WORK TO BE COMPLETED: Reproduce the data below with every instance of "tractor" swapped for "harvester" and nothing else altered. Omit the pictures from your answer.

INPUT:
__________
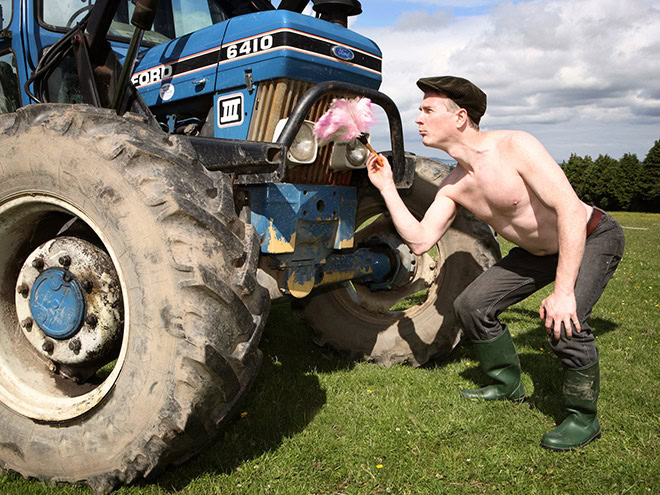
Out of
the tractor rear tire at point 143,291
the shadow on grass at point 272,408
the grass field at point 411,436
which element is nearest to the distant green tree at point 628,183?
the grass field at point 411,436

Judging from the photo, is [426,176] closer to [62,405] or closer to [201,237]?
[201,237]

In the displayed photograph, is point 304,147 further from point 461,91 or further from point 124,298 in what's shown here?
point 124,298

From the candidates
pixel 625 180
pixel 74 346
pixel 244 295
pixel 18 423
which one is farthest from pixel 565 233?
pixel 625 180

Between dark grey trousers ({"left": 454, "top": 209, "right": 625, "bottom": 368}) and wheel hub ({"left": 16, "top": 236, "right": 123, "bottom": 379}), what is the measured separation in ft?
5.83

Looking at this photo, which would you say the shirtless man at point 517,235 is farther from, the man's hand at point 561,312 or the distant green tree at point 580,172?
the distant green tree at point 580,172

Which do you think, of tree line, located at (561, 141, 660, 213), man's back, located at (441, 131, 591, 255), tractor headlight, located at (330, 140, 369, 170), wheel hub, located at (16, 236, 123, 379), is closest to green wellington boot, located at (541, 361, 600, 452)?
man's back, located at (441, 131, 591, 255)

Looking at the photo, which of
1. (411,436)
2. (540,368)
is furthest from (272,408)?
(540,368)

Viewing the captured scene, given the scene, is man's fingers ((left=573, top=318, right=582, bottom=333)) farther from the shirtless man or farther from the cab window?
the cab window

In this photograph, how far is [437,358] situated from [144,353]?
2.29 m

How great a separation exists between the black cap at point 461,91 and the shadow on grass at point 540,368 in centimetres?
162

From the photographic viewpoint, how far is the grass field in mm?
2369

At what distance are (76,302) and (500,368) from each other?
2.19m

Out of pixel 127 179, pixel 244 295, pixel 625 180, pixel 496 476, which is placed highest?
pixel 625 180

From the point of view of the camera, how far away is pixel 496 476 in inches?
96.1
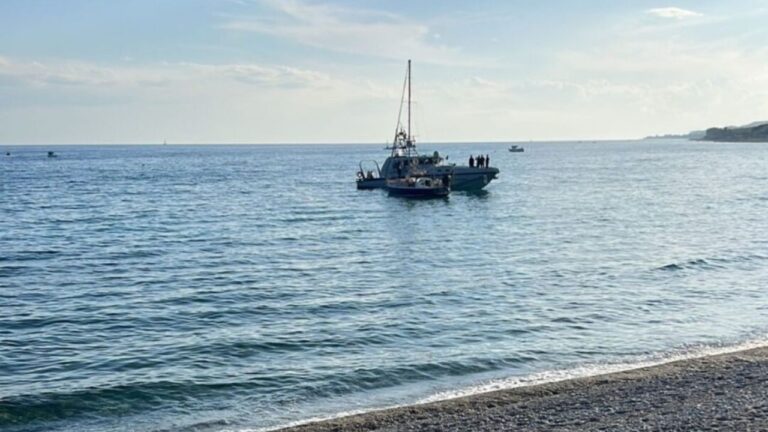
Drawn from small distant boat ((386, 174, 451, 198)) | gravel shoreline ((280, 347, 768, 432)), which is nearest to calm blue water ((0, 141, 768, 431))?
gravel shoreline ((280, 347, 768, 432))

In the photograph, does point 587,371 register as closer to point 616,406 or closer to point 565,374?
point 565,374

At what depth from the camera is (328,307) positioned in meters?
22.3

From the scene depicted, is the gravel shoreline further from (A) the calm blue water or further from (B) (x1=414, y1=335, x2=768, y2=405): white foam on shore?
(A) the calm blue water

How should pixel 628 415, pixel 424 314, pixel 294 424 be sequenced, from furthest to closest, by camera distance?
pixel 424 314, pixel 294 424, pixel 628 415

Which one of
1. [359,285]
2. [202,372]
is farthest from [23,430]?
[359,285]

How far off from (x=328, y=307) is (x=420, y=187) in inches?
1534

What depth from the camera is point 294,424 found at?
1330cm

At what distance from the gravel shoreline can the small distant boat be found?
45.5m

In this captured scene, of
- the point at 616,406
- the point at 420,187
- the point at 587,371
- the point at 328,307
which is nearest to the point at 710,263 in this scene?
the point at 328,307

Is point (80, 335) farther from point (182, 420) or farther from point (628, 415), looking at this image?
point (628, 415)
__________
RESPONSE TO THIS EXERCISE:
Out of
the harvester rear tire at point 143,291
the shadow on grass at point 272,408
the grass field at point 411,436
which element is nearest to the distant green tree at point 628,183?
the grass field at point 411,436

Judging from the photo, is [426,176] closer to [62,405] or closer to [201,237]?
[201,237]

In the displayed photograph, is point 304,147 further from point 461,91 or further from point 124,298 in what's shown here?
point 124,298

From the candidates
pixel 625 180
pixel 74 346
pixel 244 295
pixel 18 423
which one is farthest from pixel 565 233?
pixel 625 180

Between dark grey trousers ({"left": 454, "top": 209, "right": 625, "bottom": 368}) and wheel hub ({"left": 16, "top": 236, "right": 123, "bottom": 379}), what is the measured separation in ft?
5.83

Looking at this photo, which would you say the shirtless man at point 517,235 is farther from, the man's hand at point 561,312 or the distant green tree at point 580,172?
the distant green tree at point 580,172

Which do you think, of tree line, located at (561, 141, 660, 213), man's back, located at (441, 131, 591, 255), harvester headlight, located at (330, 140, 369, 170), wheel hub, located at (16, 236, 123, 379), is closest to green wellington boot, located at (541, 361, 600, 452)?
man's back, located at (441, 131, 591, 255)

Looking at the photo, which of
1. (411,436)
2. (540,368)
is furthest from (272,408)?
(540,368)

Viewing the captured scene, given the scene, is man's fingers ((left=573, top=318, right=582, bottom=333)) farther from the shirtless man or farther from the cab window?
the cab window

In this photograph, how far is [437,358] situated from [144,353]?
2.29 m

How great a separation exists between the black cap at point 461,91 and the shadow on grass at point 540,368 in centimetres?
162

From the photographic viewpoint, how far is the grass field in mm?
2369

At what distance are (76,302) and (500,368) from each other?
2.19m

Out of pixel 127 179, pixel 244 295, pixel 625 180, pixel 496 476, which is placed highest?
pixel 625 180

From the point of view of the camera, how far away is pixel 496 476 in inches?
96.1
Drawn from small distant boat ((386, 174, 451, 198)) | gravel shoreline ((280, 347, 768, 432)), which is nearest to calm blue water ((0, 141, 768, 431))?
gravel shoreline ((280, 347, 768, 432))

In the photograph, does point 587,371 register as closer to point 616,406 or closer to point 565,374?
point 565,374

At what depth from the camera is (328,307) positioned in meters?
22.3

From the scene depicted, is the gravel shoreline further from (A) the calm blue water or further from (B) (x1=414, y1=335, x2=768, y2=405): white foam on shore?
(A) the calm blue water

How should pixel 628 415, pixel 424 314, pixel 294 424 be sequenced, from furthest to closest, by camera distance?
pixel 424 314, pixel 294 424, pixel 628 415

Which one of
1. [359,285]
2. [202,372]
is farthest from [23,430]?
[359,285]

How far off from (x=328, y=307) is (x=420, y=187) in inches?
1534

What depth from the camera is point 294,424 found at?
1330cm

At what distance from the gravel shoreline can the small distant boat be found?
45.5m

In this captured scene, of
- the point at 616,406
- the point at 420,187
- the point at 587,371
- the point at 328,307
which is nearest to the point at 710,263 in this scene?
the point at 328,307

Is point (80, 335) farther from point (182, 420) or farther from point (628, 415), looking at this image?
point (628, 415)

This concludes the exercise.